Saya tak pernah bertemu dan bertatap muka langsung dengan Teungku
Hasan di Tiro (selanjutnya disingkat Tiro saja). Tapi saya cukup menikmati menelaah
pemikiran sosok yang dikenal dengan Wali Nanggroe itu, baik melalui buku-buku,
pidato maupun surat-surat dia. Bagi saya, Tiro adalah penulis revolusioner
Aceh. Dia juga seorang ideolog dengan pengetahuan yang cukup luas.
Maka, kematian arsitek nasionalisme Aceh modern ini tentu saja sebuah kehilangan besar bagi bangsa Aceh (mungkin juga bagi Indonesia dan Negara-negara beradab). Jujur kita katakan, Tiro bukan hanya aset Aceh dan Indonesia, melainkan bagi dunia-dunia beradab lainnya.

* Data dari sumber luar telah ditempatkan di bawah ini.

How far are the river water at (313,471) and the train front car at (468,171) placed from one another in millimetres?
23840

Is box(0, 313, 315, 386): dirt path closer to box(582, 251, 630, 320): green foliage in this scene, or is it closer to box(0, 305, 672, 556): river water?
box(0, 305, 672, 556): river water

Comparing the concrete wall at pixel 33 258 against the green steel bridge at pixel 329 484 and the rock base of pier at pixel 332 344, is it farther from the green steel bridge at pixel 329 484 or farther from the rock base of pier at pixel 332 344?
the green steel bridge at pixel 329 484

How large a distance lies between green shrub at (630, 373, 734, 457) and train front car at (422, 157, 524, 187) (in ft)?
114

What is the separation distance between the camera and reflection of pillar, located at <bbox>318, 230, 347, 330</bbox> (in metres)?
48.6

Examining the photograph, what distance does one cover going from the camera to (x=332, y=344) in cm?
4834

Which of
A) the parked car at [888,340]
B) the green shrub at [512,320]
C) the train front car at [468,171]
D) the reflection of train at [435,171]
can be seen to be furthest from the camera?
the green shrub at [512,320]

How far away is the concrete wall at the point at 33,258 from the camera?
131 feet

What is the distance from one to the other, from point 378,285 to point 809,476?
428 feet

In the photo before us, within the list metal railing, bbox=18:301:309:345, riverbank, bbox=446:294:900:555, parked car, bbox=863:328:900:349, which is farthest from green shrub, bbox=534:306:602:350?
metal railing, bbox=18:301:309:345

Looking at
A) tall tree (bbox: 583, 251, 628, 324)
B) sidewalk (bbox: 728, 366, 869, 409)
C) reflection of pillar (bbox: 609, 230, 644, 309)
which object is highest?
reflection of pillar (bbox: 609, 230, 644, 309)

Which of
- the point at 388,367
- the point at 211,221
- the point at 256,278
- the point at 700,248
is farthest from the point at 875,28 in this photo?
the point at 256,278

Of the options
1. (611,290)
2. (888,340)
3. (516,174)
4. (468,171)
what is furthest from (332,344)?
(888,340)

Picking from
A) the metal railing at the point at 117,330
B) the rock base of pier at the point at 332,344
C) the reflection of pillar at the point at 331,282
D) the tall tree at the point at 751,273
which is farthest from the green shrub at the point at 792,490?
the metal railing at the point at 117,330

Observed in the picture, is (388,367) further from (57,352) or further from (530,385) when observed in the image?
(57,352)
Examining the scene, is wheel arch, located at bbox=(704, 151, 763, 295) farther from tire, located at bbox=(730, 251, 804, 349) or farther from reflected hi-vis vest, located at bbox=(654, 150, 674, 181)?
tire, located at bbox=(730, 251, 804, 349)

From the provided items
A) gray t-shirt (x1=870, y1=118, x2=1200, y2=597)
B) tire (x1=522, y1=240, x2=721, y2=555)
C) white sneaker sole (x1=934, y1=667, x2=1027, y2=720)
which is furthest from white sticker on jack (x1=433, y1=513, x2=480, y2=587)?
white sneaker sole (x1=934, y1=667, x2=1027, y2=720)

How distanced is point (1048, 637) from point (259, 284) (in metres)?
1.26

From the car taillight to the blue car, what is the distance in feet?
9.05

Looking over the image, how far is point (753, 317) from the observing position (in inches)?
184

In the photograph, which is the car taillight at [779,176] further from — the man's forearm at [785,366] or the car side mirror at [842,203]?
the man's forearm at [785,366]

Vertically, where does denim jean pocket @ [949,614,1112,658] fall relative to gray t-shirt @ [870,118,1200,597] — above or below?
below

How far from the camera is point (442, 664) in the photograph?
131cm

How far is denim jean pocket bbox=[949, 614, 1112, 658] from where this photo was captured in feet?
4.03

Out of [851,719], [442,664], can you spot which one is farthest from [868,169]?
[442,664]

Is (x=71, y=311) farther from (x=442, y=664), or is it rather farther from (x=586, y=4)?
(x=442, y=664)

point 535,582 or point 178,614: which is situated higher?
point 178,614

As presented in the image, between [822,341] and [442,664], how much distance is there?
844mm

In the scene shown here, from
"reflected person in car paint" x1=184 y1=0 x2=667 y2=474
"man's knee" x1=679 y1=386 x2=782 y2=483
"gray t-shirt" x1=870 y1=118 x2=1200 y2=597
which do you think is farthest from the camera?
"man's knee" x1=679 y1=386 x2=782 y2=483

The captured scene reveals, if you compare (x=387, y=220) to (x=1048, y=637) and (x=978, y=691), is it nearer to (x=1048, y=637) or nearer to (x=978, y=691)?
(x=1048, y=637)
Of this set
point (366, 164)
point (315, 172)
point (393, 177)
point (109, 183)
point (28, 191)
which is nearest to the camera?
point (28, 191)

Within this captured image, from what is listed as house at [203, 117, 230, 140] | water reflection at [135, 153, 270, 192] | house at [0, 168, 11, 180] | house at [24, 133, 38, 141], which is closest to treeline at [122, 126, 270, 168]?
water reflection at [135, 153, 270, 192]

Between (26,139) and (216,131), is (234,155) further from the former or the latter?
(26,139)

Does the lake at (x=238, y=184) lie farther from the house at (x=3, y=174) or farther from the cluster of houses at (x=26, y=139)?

Maka, kematian arsitek nasionalisme Aceh modern ini tentu saja sebuah kehilangan besar bagi bangsa Aceh (mungkin juga bagi Indonesia dan Negara-negara beradab). Jujur kita katakan, Tiro bukan hanya aset Aceh dan Indonesia, melainkan bagi dunia-dunia beradab lainnya.
Dalam pengantar buku Hasan
Tiro; Dari Imajinasi Negara Islam ke Imajinasi Etno-Nasionalis (Ahmad
Taufan Damanik, 2011), staf FES Indonesia menceritakan bagaimana seorang sopir
taxi asal Kurdistan di Jerman sangat bergembira begitu tahu bahwa penumpangnya
dari Aceh. “Tiro, Ja Tiro aus Aceh” (Tiro
dari Aceh). Menurut dia, bangsa Kurdistan sangat terispirasi dengan ide seorang
Hasan Tiro. Hasilnya, sang sopir itu menolak menerima bayaran ketika tiba
di tempat tujuan (rumah makan Turki)
sebagai penghormatan dia terhadap Hasan Tiro.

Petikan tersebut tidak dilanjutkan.